* [Exercise description]
From the line containing "Harmony H162 Guitar for Sale in Kirkland, WA" down to the last line of the entries, print each line exactly and leave the pictures out.

--------------------------------------------------

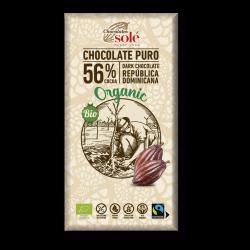 Chocolate Negro 56 % 100 Gr...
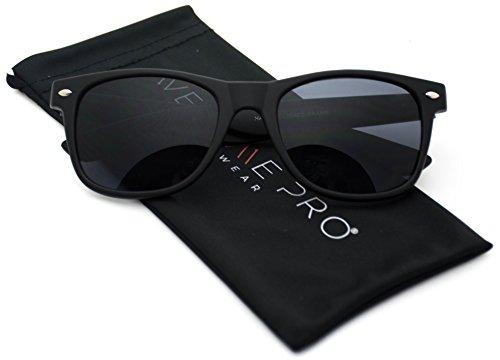 Square Matte Sunglasses Classic 80's Vintage Style - Black Wayfarer Matte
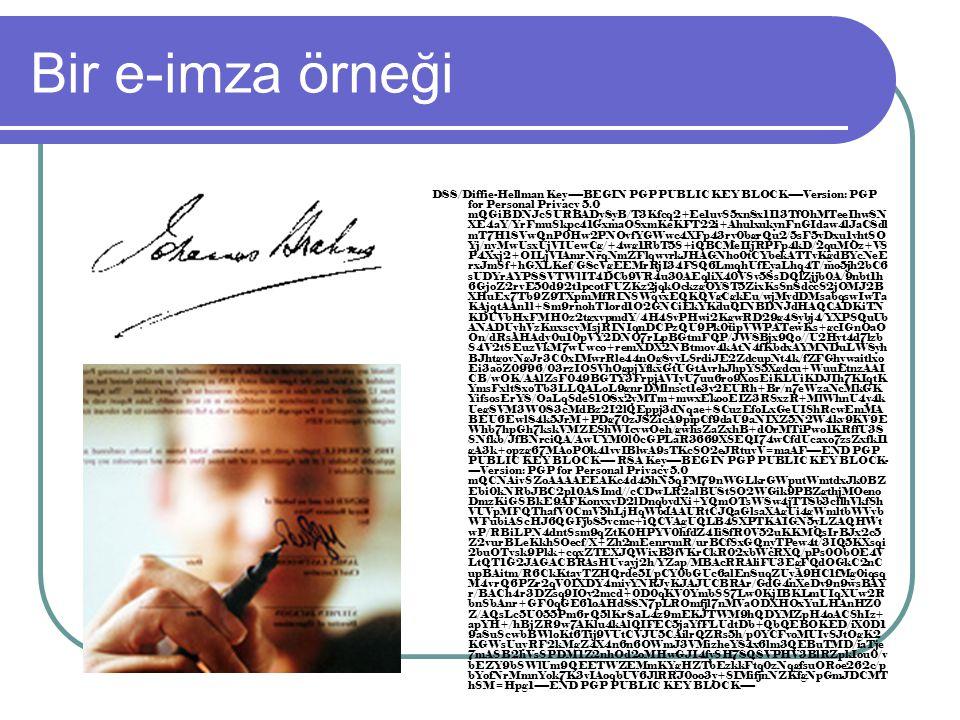 Bir e-imza örneği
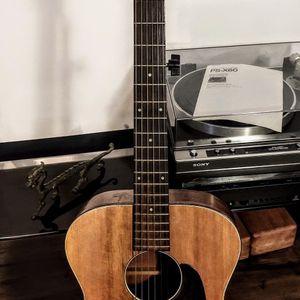 Harmony H162 Guitar for Sale in Kirkland, WA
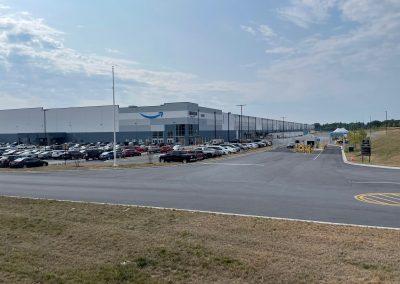Amazon Grocery Distribution Hub  —  Hagerstown, MD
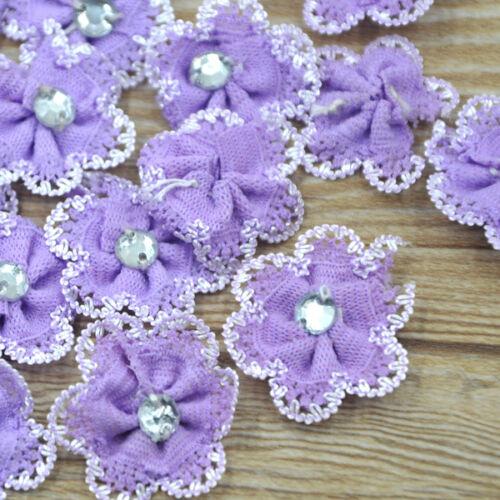 40 cinta flor con apliques de diamantes de imitación costura Artesanía Decoración de Boda A144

--------------------------------------------------

* [Exercise response]
 Harmony H162 Guitar for Sale in Kirkland, WA
Amazon Grocery Distribution Hub  —  Hagerstown, MD
 40 cinta flor con apliques de diamantes de imitación costura Artesanía Decoración de Boda A144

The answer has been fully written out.